Su questa base così malcerta ed inadeguata non può trovare sviluppo una azione incisiva del governo. Si era detto con enfasi, con l’enfasi che sa mettere il ministro Tremonti negli annunci: chiarezza dei conti, mai più i provvedimenti omnibus come le vecchie leggi finanziarie.

Nonostante la nuova legge di contabilità, nonostante la disciplina del semestre europeo si succedono provvedimenti affastellati con migliaia di commi. Manovre in perenne manutenzione, una legge di stabilità con problemi di copertura già sottolineati dai servizi tecnici parlamentari, un decreto sviluppo rimandato di settimana in settimana e che si profila come un mostro burocratico affetto da bulimia legislativa: più di cento articoli senza affrontare il nodo fondamentale.

Come crescere di più e come aggredire il problema dei problemi: la bassa competitività totale dei fattori. Negli ultimi 20 anni la competitività totale dei fattori del nostro paese ha perso quasi 5 punti percentuali, quella dei paesi nostri concorrenti è cresciuta di una ventina di punti. Questa forbice che si è allargata spiega le difficoltà che abbiamo, di cui quelle di bilancio sono una conseguenza.

Politiche per la crescita e qualità della spesa in direzione dell’efficienza e di una analisi costi benefici. Le nostre proposte le abbiamo presentate in luglio e in settembre e le ripresenteremo per la legge di stabilità e per il fantomatico decreto sviluppo, di cui temo dovrete cambiare il titolo.

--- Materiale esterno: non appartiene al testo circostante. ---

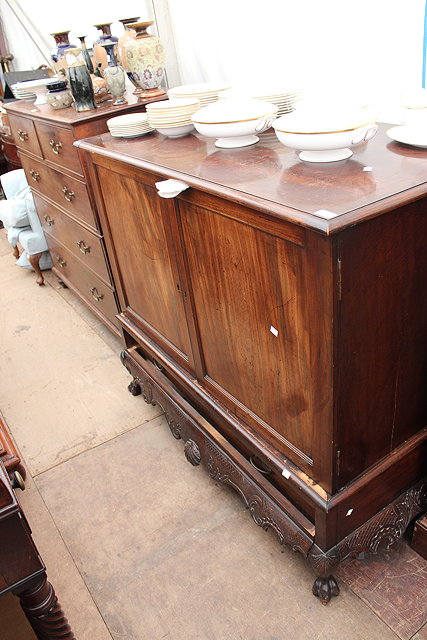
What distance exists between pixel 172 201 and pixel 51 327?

Non ci sono risorse, dice il presidente del Consiglio. Certo, per due anni si è ignorata la gravità della crisi e si è incominciato ad agire tardi e male. Ma le risorse ci sono, se si cercano. Tre grandi voci se aggredite sul serio e con determinazione fornirebbero le risorse necessarie,

La lotta alla corruzione. 70 miliardi di euro stimati dalla Corte dei Conti. Ma se personaggi chiave della maggioranza nella corruzione delle cricche ci sguazzano come si fa ad essere credibili in questa lotta?

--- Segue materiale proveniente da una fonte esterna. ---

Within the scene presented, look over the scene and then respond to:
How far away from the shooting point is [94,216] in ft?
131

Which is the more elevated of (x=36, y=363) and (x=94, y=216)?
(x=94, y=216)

Evasione fiscale: oltre 200 miliardi di euro. Ma stanno ritornando con insistenza voci su possibili condoni. Le voci sono sufficienti da sole a rendere poco credibile la volontà di reprimerla.

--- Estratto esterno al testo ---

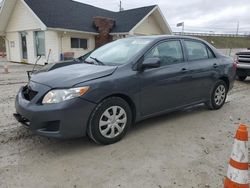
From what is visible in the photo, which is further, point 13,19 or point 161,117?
point 13,19

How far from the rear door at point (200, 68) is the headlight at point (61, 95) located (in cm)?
244

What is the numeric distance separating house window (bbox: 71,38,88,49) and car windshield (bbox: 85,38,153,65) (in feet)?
41.6

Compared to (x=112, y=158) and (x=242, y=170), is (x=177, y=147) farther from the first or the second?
(x=242, y=170)

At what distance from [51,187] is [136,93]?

Efficienza della pubblica amministrazione. I documenti consegnati al Ministro Tremonti dai gruppi di lavoro sulla spesa pubblica che spero presto verranno presentati al parlamento dimostrano che se nel settore pubblico si fosse realizzata la stessa dinamica dei costi di produzione che ha caratterizzato il settore privato oggi produrremmo la stessa quantità di servizi pubblici con un risparmio di oltre 90 miliardi di euro. Ma anche qui il Ministro Brunetta ha fatto molte chiacchiere, molti insulti ai dipendenti pubblici, ha disperso il valore di intese bipartizan che pure si erano realizzate e i fatti positivi sono pochissimi.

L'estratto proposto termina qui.